“Verbiage,” “Intuitiveness,” respect for language, respect for users
“Verbiage” is a derisive word describing prose that uses many words to say not a lot, or more particularly, prose that uses words carelessly, to create impressions without attending to what the words actually mean in a specific sense. For techies, “verbiage” is stuff that English majors add later for the benefit of end users, but doesn’t really matter very much. Verbiage is intended to sound good without taking care to convey clear meanings. Insofar as verbiage reflects a lack of care in the choice of words it represents laziness and a disrespect for language. In the way it shows an intention of “sounding good” and creating impressions it reflects a mass-media culture dominated by advertising. It is wording that “has to be there” but isn’t worth paying attention to.
So I break my pencil (if I used a pencil at work) every time I am in a meeting and a co-worker says, “Ok, so Annette will take care of the verbiage on that page.” I don’t know if you hear this in your workplace, but I hear it in mine a lot. There are people in libraries who use the word “verbiage” to refer to anything we write to communicate with our users in a textual way. Shouldn’t we have more respect for our users? (Our readers?)
Libraries, of all places.
I think the decline of respect for language is tied to the rise of non-print media, as well as the rise of the culture of BS that Harry Frankfurter so insightfully talked about in On Bullshit.
Words come into fashion and are used as mild doublespeak, in a process of mass self-deception. Take “intuitiveness” as the name of the desired quality of Google-like user interfaces. What “intuitive” should mean if it describes a user interface is that the interface clearly communicates the underlying functionality to the user so that the user doesn’t have to read manuals to understand what the software or database’s functionalities are and how to employ them. The way the word tends to be used most often, though, is to describe interfaces that are made less confusing by reducing the functionalities that are available to users, often with the addition of an AI-based search engine in the background whose functionalities are opaque and not possible to control directly or with any precision. Used in this way, the word “intuitive” is deceptive, because the user actually understands less of what is going on under the hood than before, and is less able to control the search. The user becomes dependent on the intelligence of the search engine to give him useful results. If it works as intended, the search engine itself might be “intuitive” if it accurately understands the average user’s desires, but its interface is unintuitive relative to an interface that provides greater control of the underlying functionality. Furthermore, its “intuition” is based on assumptions about users based on averages, which works for some but not others.
A question I am interested in asking more and more is about where control is shifting and how it is shifting. It is generally viewed as technical progress when we develop better AI for interfaces between people and systems, but if the result is a loss of control for users, is this really user centered? Where is the respect for users? And if the respect isn’t going to the users, where is it going? And where is the control going?
9 comments on ““Verbiage,” “Intuitiveness,” respect for language, respect for users”
I agree with many of the ideas expressed in this post (“Where is the respect for users?”, indeed!), but one point really rankled me.
Although many are loathe to admit it, languages change. A case in point: I do not speak Old English. Nor Proto-Germanic. Meanings of words, sound patterns, and even grammar naturally change over time, and it has nothing to do with disrespect, ignorance, or malevolence.

> Records excerpted from a collection:
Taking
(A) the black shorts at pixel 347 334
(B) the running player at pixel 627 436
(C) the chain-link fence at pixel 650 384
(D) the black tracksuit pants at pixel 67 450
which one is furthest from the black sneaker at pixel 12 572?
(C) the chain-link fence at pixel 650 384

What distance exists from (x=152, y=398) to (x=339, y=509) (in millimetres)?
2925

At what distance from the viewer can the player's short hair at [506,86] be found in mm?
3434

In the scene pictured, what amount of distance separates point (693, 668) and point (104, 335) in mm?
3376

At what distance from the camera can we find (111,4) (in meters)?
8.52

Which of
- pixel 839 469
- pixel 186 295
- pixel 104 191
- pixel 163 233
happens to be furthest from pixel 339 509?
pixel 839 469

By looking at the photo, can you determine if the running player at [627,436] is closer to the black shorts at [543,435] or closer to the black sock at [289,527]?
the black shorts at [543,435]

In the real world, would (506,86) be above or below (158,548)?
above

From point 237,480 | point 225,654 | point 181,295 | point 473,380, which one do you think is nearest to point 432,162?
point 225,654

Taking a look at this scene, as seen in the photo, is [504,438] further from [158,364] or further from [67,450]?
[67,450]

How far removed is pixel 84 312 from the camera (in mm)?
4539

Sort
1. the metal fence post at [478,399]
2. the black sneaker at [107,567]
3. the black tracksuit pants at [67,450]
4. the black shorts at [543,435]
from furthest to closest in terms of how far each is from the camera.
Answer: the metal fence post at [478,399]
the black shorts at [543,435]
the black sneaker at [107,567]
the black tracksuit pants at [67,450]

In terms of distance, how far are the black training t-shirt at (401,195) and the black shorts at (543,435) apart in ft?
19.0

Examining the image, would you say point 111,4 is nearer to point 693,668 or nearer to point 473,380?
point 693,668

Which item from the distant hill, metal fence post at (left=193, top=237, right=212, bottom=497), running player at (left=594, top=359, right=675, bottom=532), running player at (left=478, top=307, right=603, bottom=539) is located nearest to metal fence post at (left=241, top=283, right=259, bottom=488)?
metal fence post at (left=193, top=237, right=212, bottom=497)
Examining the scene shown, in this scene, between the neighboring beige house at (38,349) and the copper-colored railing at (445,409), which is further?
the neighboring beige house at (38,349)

> WORK INSTRUCTIONS:
(1) In the post on verbiage and intuitiveness, whom does the author name as having discussed the culture of BS, and in which work?
(2) Transcribe the post on verbiage and intuitiveness word for word, from "I think the" up to and including "in On Bullshit.".
(3) Condense the paragraph of the post on verbiage and intuitiveness that begins "Words come into fashion" into a short list that keeps its main facts.

> SET OF ANSWERS:
(1) Harry Frankfurter, in On Bullshit.

(2)
I think the decline of respect for language is tied to the rise of non-print media, as well as the rise of the culture of BS that Harry Frankfurter so insightfully talked about in On Bullshit.

(3)
- Fashionable words act as mild doublespeak in a process of mass self-deception. One example is "intuitiveness," used to name the desired quality of Google-like user interfaces.
- Properly, an intuitive interface clearly communicates its underlying functionality, so users need no manuals to understand and use it.
- In common use, the word describes interfaces made less confusing by reducing the functions available. These interfaces often add a background AI search engine that is opaque and cannot be controlled directly or precisely.
- Used this way, the word is deceptive. Users understand less of what happens under the hood, have less control over the search, and depend on the engine's intelligence for useful results.
- The search engine itself may be "intuitive" if it accurately understands the average user's desires. Its interface, however, is unintuitive compared with one that gives more control.
- The engine's "intuition" rests on assumptions drawn from averages, which work for some users but not others.